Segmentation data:
----

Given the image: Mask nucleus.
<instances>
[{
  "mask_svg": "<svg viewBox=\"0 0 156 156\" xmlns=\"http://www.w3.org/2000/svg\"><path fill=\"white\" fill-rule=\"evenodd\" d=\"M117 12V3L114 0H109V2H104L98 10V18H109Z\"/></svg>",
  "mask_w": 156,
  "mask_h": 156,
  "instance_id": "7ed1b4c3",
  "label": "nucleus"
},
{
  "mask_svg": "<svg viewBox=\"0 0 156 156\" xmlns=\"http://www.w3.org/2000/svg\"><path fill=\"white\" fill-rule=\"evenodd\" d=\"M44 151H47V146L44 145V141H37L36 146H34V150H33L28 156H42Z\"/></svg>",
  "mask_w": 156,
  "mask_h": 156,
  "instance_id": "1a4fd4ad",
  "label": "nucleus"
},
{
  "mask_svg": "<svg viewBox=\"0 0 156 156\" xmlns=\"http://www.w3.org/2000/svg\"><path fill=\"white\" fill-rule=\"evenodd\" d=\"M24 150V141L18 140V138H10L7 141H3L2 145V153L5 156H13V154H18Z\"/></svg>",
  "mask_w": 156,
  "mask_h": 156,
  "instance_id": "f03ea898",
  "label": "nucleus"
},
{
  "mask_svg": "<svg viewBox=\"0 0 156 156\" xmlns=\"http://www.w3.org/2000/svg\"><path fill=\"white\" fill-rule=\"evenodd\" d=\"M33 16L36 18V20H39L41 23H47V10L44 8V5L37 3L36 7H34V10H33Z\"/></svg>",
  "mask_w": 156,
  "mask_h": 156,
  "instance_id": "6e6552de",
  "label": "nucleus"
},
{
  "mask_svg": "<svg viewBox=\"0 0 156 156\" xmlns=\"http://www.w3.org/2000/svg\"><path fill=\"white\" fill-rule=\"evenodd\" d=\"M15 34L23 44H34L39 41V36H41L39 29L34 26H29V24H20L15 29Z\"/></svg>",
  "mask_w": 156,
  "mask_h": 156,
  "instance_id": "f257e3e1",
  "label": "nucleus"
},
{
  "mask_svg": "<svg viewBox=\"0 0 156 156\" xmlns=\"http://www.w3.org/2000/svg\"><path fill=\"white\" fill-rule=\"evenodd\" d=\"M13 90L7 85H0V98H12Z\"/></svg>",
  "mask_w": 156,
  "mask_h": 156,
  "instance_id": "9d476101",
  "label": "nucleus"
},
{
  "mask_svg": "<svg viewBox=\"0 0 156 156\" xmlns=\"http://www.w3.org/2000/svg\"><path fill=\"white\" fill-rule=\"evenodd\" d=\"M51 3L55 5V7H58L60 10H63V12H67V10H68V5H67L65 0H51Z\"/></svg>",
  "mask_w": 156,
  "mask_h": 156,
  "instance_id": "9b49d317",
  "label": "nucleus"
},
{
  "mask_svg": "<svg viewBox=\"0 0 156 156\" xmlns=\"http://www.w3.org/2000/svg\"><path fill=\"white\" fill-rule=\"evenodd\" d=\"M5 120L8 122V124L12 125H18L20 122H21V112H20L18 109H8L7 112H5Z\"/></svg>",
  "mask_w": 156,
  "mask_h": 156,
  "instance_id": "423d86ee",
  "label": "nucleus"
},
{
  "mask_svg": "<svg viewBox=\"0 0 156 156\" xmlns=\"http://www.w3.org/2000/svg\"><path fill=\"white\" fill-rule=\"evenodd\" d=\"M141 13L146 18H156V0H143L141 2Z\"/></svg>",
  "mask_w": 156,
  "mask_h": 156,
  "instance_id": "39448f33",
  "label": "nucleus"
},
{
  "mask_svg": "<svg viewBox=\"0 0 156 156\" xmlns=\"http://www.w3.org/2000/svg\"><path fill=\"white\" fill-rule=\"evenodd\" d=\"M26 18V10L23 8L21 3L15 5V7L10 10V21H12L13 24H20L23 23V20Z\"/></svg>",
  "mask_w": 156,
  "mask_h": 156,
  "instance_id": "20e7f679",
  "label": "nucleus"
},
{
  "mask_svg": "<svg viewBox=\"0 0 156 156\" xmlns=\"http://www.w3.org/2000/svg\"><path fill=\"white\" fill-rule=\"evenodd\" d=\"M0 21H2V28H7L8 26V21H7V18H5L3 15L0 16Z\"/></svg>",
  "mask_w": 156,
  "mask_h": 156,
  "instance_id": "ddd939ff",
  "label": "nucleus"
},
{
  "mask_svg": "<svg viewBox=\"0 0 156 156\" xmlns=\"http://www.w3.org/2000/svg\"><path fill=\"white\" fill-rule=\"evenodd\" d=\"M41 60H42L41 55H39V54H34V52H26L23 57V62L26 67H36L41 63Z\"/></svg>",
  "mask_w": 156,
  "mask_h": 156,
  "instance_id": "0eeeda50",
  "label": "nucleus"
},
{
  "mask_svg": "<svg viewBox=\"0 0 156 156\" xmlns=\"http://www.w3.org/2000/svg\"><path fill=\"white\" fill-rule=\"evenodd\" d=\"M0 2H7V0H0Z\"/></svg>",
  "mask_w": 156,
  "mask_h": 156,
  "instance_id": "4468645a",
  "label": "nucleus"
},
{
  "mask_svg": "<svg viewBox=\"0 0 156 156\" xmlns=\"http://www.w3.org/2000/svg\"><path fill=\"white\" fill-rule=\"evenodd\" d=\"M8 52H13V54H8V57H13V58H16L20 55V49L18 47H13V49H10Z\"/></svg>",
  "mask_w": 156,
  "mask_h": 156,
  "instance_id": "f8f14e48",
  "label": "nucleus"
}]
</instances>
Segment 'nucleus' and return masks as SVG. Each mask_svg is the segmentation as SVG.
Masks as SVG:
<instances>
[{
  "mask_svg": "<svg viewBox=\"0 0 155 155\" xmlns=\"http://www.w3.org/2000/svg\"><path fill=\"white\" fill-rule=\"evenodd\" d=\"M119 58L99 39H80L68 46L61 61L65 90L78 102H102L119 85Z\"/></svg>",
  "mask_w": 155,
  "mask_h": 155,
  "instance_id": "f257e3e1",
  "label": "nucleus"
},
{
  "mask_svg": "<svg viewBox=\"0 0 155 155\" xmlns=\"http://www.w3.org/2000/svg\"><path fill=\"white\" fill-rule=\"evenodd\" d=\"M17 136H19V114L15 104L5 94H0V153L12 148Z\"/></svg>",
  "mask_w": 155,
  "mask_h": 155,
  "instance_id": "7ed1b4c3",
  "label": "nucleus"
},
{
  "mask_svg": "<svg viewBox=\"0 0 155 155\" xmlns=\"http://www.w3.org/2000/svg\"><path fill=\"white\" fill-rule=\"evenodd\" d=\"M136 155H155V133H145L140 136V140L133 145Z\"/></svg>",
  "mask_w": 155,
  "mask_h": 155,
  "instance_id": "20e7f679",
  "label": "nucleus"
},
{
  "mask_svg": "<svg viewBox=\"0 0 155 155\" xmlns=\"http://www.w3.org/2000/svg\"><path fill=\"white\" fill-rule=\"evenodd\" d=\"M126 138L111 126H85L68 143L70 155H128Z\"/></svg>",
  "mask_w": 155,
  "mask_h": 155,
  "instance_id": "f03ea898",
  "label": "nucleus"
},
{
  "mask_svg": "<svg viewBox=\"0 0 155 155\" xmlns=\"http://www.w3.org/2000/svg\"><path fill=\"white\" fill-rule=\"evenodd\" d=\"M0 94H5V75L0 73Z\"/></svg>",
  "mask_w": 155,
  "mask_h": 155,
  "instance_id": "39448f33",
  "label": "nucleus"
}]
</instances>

----

Written task :: Please reproduce the data above line for line, without changing anything.

Result ::
Given the image: Mask nucleus.
<instances>
[{
  "mask_svg": "<svg viewBox=\"0 0 156 156\" xmlns=\"http://www.w3.org/2000/svg\"><path fill=\"white\" fill-rule=\"evenodd\" d=\"M117 12V3L114 0H109V2H104L98 10V18H109Z\"/></svg>",
  "mask_w": 156,
  "mask_h": 156,
  "instance_id": "7ed1b4c3",
  "label": "nucleus"
},
{
  "mask_svg": "<svg viewBox=\"0 0 156 156\" xmlns=\"http://www.w3.org/2000/svg\"><path fill=\"white\" fill-rule=\"evenodd\" d=\"M44 151H47V146L44 145V141H37L36 146H34V150H33L28 156H42Z\"/></svg>",
  "mask_w": 156,
  "mask_h": 156,
  "instance_id": "1a4fd4ad",
  "label": "nucleus"
},
{
  "mask_svg": "<svg viewBox=\"0 0 156 156\" xmlns=\"http://www.w3.org/2000/svg\"><path fill=\"white\" fill-rule=\"evenodd\" d=\"M24 150V141L18 140V138H10L7 141H3L2 145V153L5 156H13V154H18Z\"/></svg>",
  "mask_w": 156,
  "mask_h": 156,
  "instance_id": "f03ea898",
  "label": "nucleus"
},
{
  "mask_svg": "<svg viewBox=\"0 0 156 156\" xmlns=\"http://www.w3.org/2000/svg\"><path fill=\"white\" fill-rule=\"evenodd\" d=\"M33 16L36 18V20H39L41 23H47V10L44 8V5L37 3L36 7H34V10H33Z\"/></svg>",
  "mask_w": 156,
  "mask_h": 156,
  "instance_id": "6e6552de",
  "label": "nucleus"
},
{
  "mask_svg": "<svg viewBox=\"0 0 156 156\" xmlns=\"http://www.w3.org/2000/svg\"><path fill=\"white\" fill-rule=\"evenodd\" d=\"M15 34L23 44H34L39 41V36H41L39 29L34 26H29V24H20L15 29Z\"/></svg>",
  "mask_w": 156,
  "mask_h": 156,
  "instance_id": "f257e3e1",
  "label": "nucleus"
},
{
  "mask_svg": "<svg viewBox=\"0 0 156 156\" xmlns=\"http://www.w3.org/2000/svg\"><path fill=\"white\" fill-rule=\"evenodd\" d=\"M13 90L7 85H0V98H12Z\"/></svg>",
  "mask_w": 156,
  "mask_h": 156,
  "instance_id": "9d476101",
  "label": "nucleus"
},
{
  "mask_svg": "<svg viewBox=\"0 0 156 156\" xmlns=\"http://www.w3.org/2000/svg\"><path fill=\"white\" fill-rule=\"evenodd\" d=\"M51 3L55 5V7H58L60 10H63V12H67V10H68V5H67L65 0H51Z\"/></svg>",
  "mask_w": 156,
  "mask_h": 156,
  "instance_id": "9b49d317",
  "label": "nucleus"
},
{
  "mask_svg": "<svg viewBox=\"0 0 156 156\" xmlns=\"http://www.w3.org/2000/svg\"><path fill=\"white\" fill-rule=\"evenodd\" d=\"M5 120L8 122V124L12 125H18L20 122H21V112H20L18 109H8L7 112H5Z\"/></svg>",
  "mask_w": 156,
  "mask_h": 156,
  "instance_id": "423d86ee",
  "label": "nucleus"
},
{
  "mask_svg": "<svg viewBox=\"0 0 156 156\" xmlns=\"http://www.w3.org/2000/svg\"><path fill=\"white\" fill-rule=\"evenodd\" d=\"M141 13L146 18H156V0H143L141 2Z\"/></svg>",
  "mask_w": 156,
  "mask_h": 156,
  "instance_id": "39448f33",
  "label": "nucleus"
},
{
  "mask_svg": "<svg viewBox=\"0 0 156 156\" xmlns=\"http://www.w3.org/2000/svg\"><path fill=\"white\" fill-rule=\"evenodd\" d=\"M26 18V10L23 8L21 3L15 5V7L10 10V21H12L13 24H20L23 23V20Z\"/></svg>",
  "mask_w": 156,
  "mask_h": 156,
  "instance_id": "20e7f679",
  "label": "nucleus"
},
{
  "mask_svg": "<svg viewBox=\"0 0 156 156\" xmlns=\"http://www.w3.org/2000/svg\"><path fill=\"white\" fill-rule=\"evenodd\" d=\"M0 21H2V28H7L8 26V21H7V18H5L3 15L0 16Z\"/></svg>",
  "mask_w": 156,
  "mask_h": 156,
  "instance_id": "ddd939ff",
  "label": "nucleus"
},
{
  "mask_svg": "<svg viewBox=\"0 0 156 156\" xmlns=\"http://www.w3.org/2000/svg\"><path fill=\"white\" fill-rule=\"evenodd\" d=\"M41 60H42L41 55H39V54H34V52H26L23 57V62L26 67H36L41 63Z\"/></svg>",
  "mask_w": 156,
  "mask_h": 156,
  "instance_id": "0eeeda50",
  "label": "nucleus"
},
{
  "mask_svg": "<svg viewBox=\"0 0 156 156\" xmlns=\"http://www.w3.org/2000/svg\"><path fill=\"white\" fill-rule=\"evenodd\" d=\"M0 2H7V0H0Z\"/></svg>",
  "mask_w": 156,
  "mask_h": 156,
  "instance_id": "4468645a",
  "label": "nucleus"
},
{
  "mask_svg": "<svg viewBox=\"0 0 156 156\" xmlns=\"http://www.w3.org/2000/svg\"><path fill=\"white\" fill-rule=\"evenodd\" d=\"M8 52H13V54H8V57H13V58H16L20 55V49L18 47H13V49H10Z\"/></svg>",
  "mask_w": 156,
  "mask_h": 156,
  "instance_id": "f8f14e48",
  "label": "nucleus"
}]
</instances>
Segment 'nucleus' and return masks as SVG. Each mask_svg is the segmentation as SVG.
Masks as SVG:
<instances>
[{
  "mask_svg": "<svg viewBox=\"0 0 155 155\" xmlns=\"http://www.w3.org/2000/svg\"><path fill=\"white\" fill-rule=\"evenodd\" d=\"M119 58L99 39H80L68 46L61 61L65 90L78 102H102L119 85Z\"/></svg>",
  "mask_w": 155,
  "mask_h": 155,
  "instance_id": "f257e3e1",
  "label": "nucleus"
},
{
  "mask_svg": "<svg viewBox=\"0 0 155 155\" xmlns=\"http://www.w3.org/2000/svg\"><path fill=\"white\" fill-rule=\"evenodd\" d=\"M17 136H19V114L15 104L5 94H0V153L12 148Z\"/></svg>",
  "mask_w": 155,
  "mask_h": 155,
  "instance_id": "7ed1b4c3",
  "label": "nucleus"
},
{
  "mask_svg": "<svg viewBox=\"0 0 155 155\" xmlns=\"http://www.w3.org/2000/svg\"><path fill=\"white\" fill-rule=\"evenodd\" d=\"M136 155H155V133H145L140 136V140L133 145Z\"/></svg>",
  "mask_w": 155,
  "mask_h": 155,
  "instance_id": "20e7f679",
  "label": "nucleus"
},
{
  "mask_svg": "<svg viewBox=\"0 0 155 155\" xmlns=\"http://www.w3.org/2000/svg\"><path fill=\"white\" fill-rule=\"evenodd\" d=\"M126 138L111 126H85L68 143L70 155H128Z\"/></svg>",
  "mask_w": 155,
  "mask_h": 155,
  "instance_id": "f03ea898",
  "label": "nucleus"
},
{
  "mask_svg": "<svg viewBox=\"0 0 155 155\" xmlns=\"http://www.w3.org/2000/svg\"><path fill=\"white\" fill-rule=\"evenodd\" d=\"M0 94H5V75L0 73Z\"/></svg>",
  "mask_w": 155,
  "mask_h": 155,
  "instance_id": "39448f33",
  "label": "nucleus"
}]
</instances>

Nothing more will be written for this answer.